München – Der Mann wusste, was sich gehört. Fescher roter Janker zur Trachtenhose, auf dem Kopf einen Gamsbarthut – ist ja Wiesnzeit, da geht man standesgemäß ins Stadion. Die Bilderbuchbayer-Ausstattung kaschierte die Bochumer Herkunft bestens. Hermann Gerland machte mords was her. Seit er nicht mehr als Co-Trainer unten auf der Bank sitzt, kann man den „Tiger“ stets ganz gut auf seinem Beobachterplatz beobachten. Gestern wippte der Gamsbarthut immer wieder heftig, mal, weil sein Träger zustimmend nickte, mal, weil er den Kopf schüttelte. Zur Wiesnzeit sind die Münchner nahezu unbesiegbar; 14 der letzten 15 Heimspiele gewannen sie, bei einem Remis. Die Siegesliste wurde nicht fortgesetzt; beim schwachen 2:2 gegen den VfL Wolfsburg ließen die Bayern ihren jüngsten Aufwärtstrend wieder abreißen. Standesgemäß und fesch war allein der „Tiger“. Zum Abschied gab es Pfiffe.

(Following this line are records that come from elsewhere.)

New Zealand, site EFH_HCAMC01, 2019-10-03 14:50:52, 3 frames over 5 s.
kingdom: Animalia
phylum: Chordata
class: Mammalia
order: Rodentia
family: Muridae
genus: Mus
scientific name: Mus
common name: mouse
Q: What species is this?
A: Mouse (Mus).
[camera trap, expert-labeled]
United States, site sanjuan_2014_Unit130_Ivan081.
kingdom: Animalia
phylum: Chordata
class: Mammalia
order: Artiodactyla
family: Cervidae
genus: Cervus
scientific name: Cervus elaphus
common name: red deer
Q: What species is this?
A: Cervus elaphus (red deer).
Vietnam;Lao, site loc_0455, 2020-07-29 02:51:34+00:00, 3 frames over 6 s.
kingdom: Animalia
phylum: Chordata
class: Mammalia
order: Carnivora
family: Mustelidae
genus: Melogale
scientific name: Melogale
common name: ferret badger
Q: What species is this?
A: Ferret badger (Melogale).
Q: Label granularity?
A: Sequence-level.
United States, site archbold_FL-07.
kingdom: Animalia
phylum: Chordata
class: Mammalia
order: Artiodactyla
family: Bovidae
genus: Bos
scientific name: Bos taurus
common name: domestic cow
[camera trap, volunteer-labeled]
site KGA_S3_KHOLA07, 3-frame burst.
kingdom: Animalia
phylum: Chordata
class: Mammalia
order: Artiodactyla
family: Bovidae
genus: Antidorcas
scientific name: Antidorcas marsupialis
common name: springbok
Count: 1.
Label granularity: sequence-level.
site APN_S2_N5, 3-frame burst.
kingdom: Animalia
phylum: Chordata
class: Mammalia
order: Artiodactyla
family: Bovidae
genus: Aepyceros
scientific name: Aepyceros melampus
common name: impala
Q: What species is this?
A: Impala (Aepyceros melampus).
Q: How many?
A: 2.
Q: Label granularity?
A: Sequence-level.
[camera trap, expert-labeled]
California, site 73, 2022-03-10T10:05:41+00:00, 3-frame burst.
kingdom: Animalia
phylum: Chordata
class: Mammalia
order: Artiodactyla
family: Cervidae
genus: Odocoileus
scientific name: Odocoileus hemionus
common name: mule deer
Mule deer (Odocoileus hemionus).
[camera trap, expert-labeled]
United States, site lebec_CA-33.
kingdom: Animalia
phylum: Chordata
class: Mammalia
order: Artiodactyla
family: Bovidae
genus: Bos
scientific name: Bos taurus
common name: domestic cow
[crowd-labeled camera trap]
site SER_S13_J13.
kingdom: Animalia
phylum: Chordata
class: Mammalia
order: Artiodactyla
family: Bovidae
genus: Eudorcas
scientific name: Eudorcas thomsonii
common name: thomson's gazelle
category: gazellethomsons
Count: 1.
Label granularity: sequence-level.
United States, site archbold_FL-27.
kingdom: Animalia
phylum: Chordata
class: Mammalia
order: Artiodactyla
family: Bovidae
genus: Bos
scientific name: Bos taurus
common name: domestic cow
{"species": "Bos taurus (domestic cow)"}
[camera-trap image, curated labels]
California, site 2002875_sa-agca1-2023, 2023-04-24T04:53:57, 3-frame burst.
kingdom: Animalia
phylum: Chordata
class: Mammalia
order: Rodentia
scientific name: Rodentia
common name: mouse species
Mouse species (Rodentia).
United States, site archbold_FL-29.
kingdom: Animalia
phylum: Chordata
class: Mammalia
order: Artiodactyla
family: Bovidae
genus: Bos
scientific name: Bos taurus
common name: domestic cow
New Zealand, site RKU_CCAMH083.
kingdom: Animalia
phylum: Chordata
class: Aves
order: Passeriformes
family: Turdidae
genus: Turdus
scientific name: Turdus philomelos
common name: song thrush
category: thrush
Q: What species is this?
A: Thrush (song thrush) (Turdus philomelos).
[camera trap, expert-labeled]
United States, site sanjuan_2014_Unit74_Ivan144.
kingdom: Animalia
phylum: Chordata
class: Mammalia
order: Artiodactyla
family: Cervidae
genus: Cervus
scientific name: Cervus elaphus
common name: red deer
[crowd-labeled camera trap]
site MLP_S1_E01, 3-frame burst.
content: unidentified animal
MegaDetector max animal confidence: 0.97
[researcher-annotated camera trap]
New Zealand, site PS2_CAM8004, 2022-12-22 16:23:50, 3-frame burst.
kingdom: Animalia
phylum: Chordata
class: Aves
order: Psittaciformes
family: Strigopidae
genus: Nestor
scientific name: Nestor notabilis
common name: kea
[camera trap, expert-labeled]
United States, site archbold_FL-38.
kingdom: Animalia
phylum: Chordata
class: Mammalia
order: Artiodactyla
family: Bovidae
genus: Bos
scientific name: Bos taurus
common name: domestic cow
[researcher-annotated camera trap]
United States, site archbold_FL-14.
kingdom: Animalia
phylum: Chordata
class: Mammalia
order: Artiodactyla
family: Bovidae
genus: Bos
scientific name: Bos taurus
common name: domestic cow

Es war eigentlich eine gute Fügung, dass die Niedersachsen an diesem Abend vorstellig wurden – exakt an diesem Tag vor zwei Jahren hatte Robert Lewandowski an gleicher Stelle gegen den gleichen Gegner die Kleinigkeit von fünf Toren binnen neun Minuten erzielt. Als die Wolfsburger im letzten Dezember zu Gast waren, gelangen dem Polen beim 5:0 zwei Treffer. Der VfL kommt ihm immer Recht, auch diesmal ging das 1:0 fast schon logischerweise auf das Konto des Torjägers. Einen an ihm verschuldeten Elfmeter setzte er nach 33 Minuten trocken ins rechte Toreck. Da wippte der Gamsbarthut oben auf der Tribüne mal besonders freudig.
Die Bayern kombinierten nach der Führung recht gemütlich durch die Wolfsburger Reihen, doch vor dem Tor gab es so wenig Raum wie an einem Samstag in einem Bierzelt auf dem Oktoberfest. Das 2:0 resultierte aus einer Kombination von Glück und Geschick. Arjen Robben schoss, Rafinha fälschte ab. In die Pause verabschiedete man sich mit dem Gedanken, dass die Partie den üblichen Verlauf nehmen würde, wenn Wolfsburg zu Gast ist. Tatsächlich aber kam es nach dem Seitenwechsel zu einer unerwarteten Wendung.
Sven Ulreich hatte in der ersten Halbzeit eine Ballkontaktquote, die an einer Hand abzuzählen war. In der 56. Minute aber ließ er einen Freistoß von Maximilian Arnold aus 30 Metern tölpelhaft passieren. Der Vertreter von Manuel Neuer riss die Arme hoch, die Kugel flog dennoch ungebremst in seine Maschen. Ulreich sah aus, als habe er auf der Wiesn eine Fahrt zu viel im Voodoo-Jumper gemacht. Gar nicht gut. Übel.
In der Folge verpasste Robben bei einem Konter, die Angelegenheit wieder im Sinne der Münchner zu regeln, sein Flachschuss verfehlte den Kasten aber knapp. Generell wirkte das Spiel des Meisters einmal mehr ziemlich ideenlos, und die Wolfsburger erhielten viel zu oft die Chance, sich zu befreien. Mit Blick auf die am Mittwoch in Paris anstehende Partie gegen Neymar und Kollegen dürften sich die Sorgenfalten der Bosse mal wieder vertieft haben. Zu allem Überfluss werden bis zum Anpfiff gegen PSG auch die Bilder von Ulreich ihren Weg nach Frankreich gefunden haben; die Kunde, dass die Bayern zwischen den Pfosten ein Sicherheitsrisiko haben, hören Paris’ Präzisionsschützen nur zu gerne.
Schon gegen Wolfsburg entglitt dem Meister die Partie gründlich. In der 83. Minute besorgte Daniel Didavi das 2:2. Die Quittung für eine schwache Leistung der Platzherren. Womöglich wird den Bayern am Mittwoch eingeschenkt – fern der Wiesn. Hermann Gerland sitzt dann vor dem Fernseher. Vermutlich ohne Gamsbarthut.